Chicago - Sunday's 60s almost made me forget about the snow that fell Friday and Saturday. Almost. The last two weeks and two days have been depressing for fans of warmer spring weather. Thirteen of the past sixteen days have been colder than average. Seven of the past sixteen days have seen at least a trace of snow or more at O'Hare.
Hang in there. We get a reprieve from chilly spring weather at least for a few days this week. We will warm up through Wednesday with highs soaring to near 70 degrees by the middle of the week. Average highs for this time of the year are in the upper 50s.
Enjoy it while you can. Temperatures then tumble with highs falling back to near 50 degrees for possible seven straight days.
The National Blend Of Models forecast for the next several days shows the rise and then fall of temperatures.
The dramatic drop in temperatures Wednesday to Thursday could in part play a role in a severe weather outbreak from the northern plains and upper Midwest to the southern plains and Gulf Coast region. A wide swath of the US could see some severe weather especially Wednesday into Thursday.
The GFS model show our highs climbing to near 70 degrees Wednesday afternoon. A strong cold front is forecast to sweep across the area late Wednesday into Wednesday night. Notice the colder 50s, represented by the blue color, pushing in from the west around 3 pm that day.
The GFS model then brings all blue in for Thursday afternoon as our highs fall to near 50 degrees. Winds may gust Thursday to near 50 mph as the colder air comes crashing in.

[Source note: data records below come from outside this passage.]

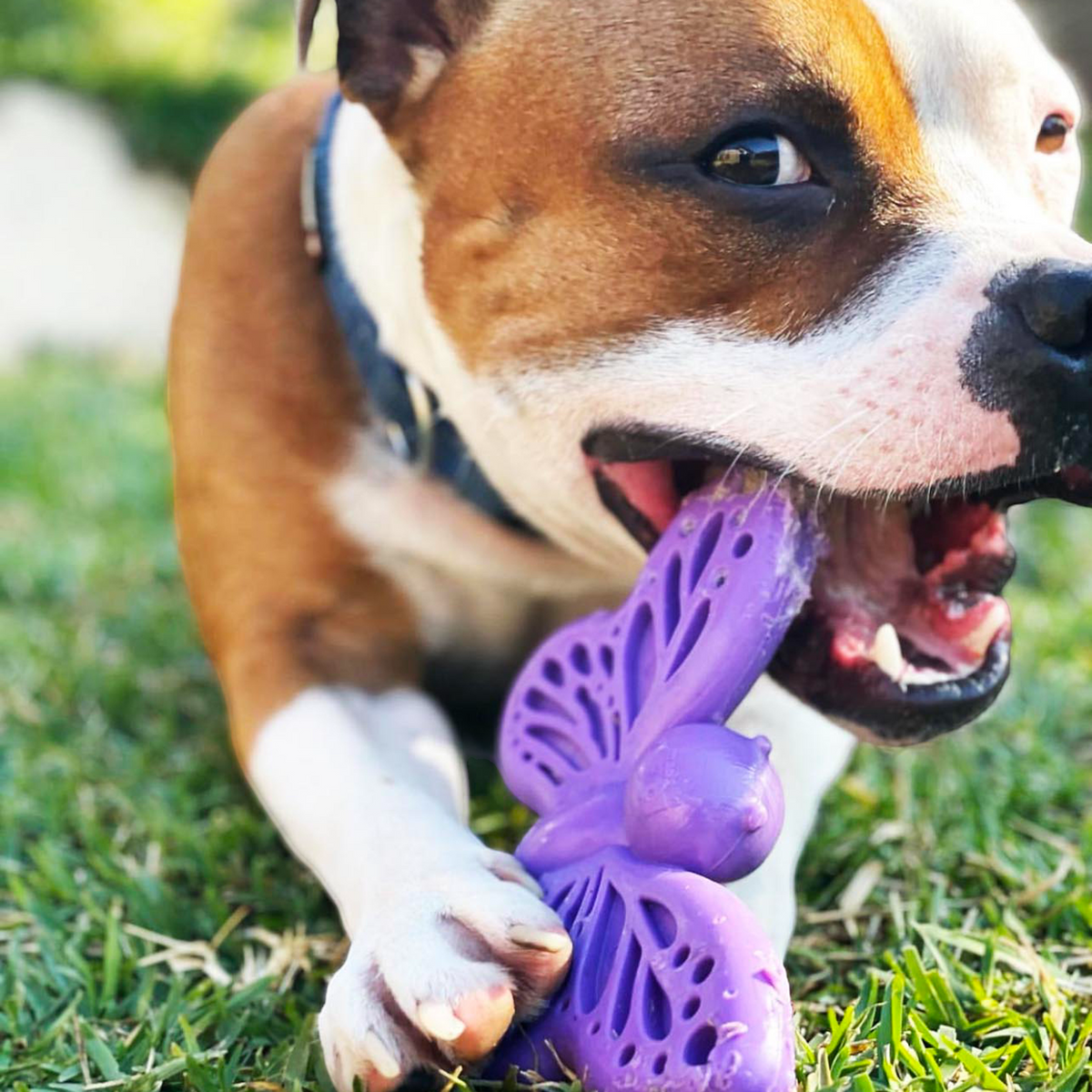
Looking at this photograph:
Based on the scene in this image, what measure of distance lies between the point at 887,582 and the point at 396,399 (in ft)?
2.32

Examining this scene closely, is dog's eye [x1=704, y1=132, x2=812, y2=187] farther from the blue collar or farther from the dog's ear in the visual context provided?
the blue collar

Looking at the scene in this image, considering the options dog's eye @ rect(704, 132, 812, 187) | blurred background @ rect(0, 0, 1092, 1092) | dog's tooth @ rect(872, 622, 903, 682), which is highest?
dog's eye @ rect(704, 132, 812, 187)

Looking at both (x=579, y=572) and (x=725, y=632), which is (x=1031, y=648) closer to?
(x=579, y=572)

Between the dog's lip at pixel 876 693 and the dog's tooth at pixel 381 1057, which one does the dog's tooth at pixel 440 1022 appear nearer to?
the dog's tooth at pixel 381 1057

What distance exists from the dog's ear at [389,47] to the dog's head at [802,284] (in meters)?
0.03

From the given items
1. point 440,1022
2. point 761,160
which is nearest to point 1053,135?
point 761,160

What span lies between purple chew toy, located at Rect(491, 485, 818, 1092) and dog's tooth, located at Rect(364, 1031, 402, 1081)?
3.5 inches

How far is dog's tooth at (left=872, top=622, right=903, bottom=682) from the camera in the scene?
160 centimetres

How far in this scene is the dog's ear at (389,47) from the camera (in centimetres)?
190

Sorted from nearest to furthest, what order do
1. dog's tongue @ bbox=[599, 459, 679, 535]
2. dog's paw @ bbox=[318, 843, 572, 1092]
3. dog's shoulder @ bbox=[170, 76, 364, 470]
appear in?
dog's paw @ bbox=[318, 843, 572, 1092] → dog's tongue @ bbox=[599, 459, 679, 535] → dog's shoulder @ bbox=[170, 76, 364, 470]

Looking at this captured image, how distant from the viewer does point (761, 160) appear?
163 centimetres

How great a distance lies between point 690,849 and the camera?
1305mm

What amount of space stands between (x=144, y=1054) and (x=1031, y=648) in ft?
5.61

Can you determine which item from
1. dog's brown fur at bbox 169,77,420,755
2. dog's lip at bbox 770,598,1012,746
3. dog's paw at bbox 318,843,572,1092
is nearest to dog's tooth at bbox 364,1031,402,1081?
dog's paw at bbox 318,843,572,1092
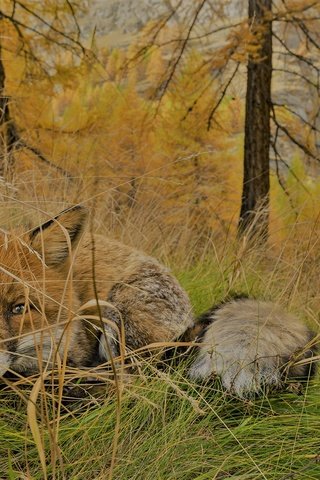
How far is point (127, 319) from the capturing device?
9.49 ft

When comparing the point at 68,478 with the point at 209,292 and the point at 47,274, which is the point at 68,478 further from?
the point at 209,292

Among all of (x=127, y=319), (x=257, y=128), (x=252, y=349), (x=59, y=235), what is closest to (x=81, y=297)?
(x=127, y=319)

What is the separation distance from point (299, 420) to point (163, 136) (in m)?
15.1

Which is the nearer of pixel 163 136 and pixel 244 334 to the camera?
pixel 244 334

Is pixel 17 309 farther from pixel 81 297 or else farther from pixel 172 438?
pixel 172 438

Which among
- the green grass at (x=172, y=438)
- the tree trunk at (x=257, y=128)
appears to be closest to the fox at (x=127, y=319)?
the green grass at (x=172, y=438)

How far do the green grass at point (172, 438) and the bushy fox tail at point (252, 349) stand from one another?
8 cm

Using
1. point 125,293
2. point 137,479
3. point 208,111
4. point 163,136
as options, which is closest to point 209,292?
point 125,293

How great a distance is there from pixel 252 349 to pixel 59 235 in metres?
0.94

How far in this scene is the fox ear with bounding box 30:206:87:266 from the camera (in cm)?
250

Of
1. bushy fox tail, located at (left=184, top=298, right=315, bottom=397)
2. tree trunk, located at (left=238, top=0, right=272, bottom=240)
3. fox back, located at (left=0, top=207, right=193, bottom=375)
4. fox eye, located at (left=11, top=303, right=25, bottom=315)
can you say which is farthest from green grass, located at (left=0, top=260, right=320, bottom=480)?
tree trunk, located at (left=238, top=0, right=272, bottom=240)

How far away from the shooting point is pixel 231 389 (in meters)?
2.40

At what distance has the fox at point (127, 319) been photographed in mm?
2395

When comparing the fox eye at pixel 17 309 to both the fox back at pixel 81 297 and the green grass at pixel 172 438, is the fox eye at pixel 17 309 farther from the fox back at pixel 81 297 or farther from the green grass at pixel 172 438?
the green grass at pixel 172 438
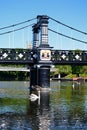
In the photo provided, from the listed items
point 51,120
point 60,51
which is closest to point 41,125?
point 51,120

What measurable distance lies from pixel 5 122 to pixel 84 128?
7.13 metres

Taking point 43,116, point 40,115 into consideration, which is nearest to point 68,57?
point 40,115

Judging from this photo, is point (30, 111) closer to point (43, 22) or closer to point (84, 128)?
point (84, 128)

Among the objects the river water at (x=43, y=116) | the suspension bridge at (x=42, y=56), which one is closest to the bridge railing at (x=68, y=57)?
the suspension bridge at (x=42, y=56)

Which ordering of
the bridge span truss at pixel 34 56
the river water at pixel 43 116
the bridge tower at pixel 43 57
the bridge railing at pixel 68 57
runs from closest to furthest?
the river water at pixel 43 116 → the bridge tower at pixel 43 57 → the bridge span truss at pixel 34 56 → the bridge railing at pixel 68 57

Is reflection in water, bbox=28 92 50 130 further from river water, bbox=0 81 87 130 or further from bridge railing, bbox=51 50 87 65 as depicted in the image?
bridge railing, bbox=51 50 87 65

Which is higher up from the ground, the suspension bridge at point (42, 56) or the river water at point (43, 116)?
the suspension bridge at point (42, 56)

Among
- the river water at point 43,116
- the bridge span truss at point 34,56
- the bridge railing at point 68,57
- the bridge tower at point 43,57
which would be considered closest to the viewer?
the river water at point 43,116

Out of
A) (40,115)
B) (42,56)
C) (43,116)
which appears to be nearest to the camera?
(43,116)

The Storm Prediction Center has placed us in a "marginal" risk for severe weather for Tuesday. The outlook covers Tuesday and Tuesday night. The best chance for these would be late Tuesday night into the early morning hours Wednesday. Higher risks of severe weather lurk just to our west from Iowa southward to Texas. There is a "slight" to "enhanced" risk of severe weather for this area. Our marginal risk means more isolated severe storms are possible that would not last as long as storms in the areas with higher risk of severe weather. Slight risk means scattered severe storms possible while enhanced risk means numerous severe storms are possible. All varieties of severe weather are possible from damaging winds, large hail to even tornadoes.
The convective outlook for Wednesday and Wednesday night will be issued Monday. I suspect the severe weather risk will be at least marginal or even higher for late Wednesday into early Thursday morning here.
This is an evolving situation and should be monitored closely this week. The ingredients will be in place for a severe weather outbreak in the middle of the country. A deep area of low pressure at the surface over eastern Colorado will draw warmer, moist air from the Gulf of Mexico while colder air will sink south and east behind a cold front trailing south of the low. Wind shear will accompany this storm too. That means a change in wind speed, and/or wind direction with height through an atmosphere that could be rather unstable.
To round out a potentially wild week of weather there is even a chance for some wet flakes of snow to fly Saturday night into early Sunday.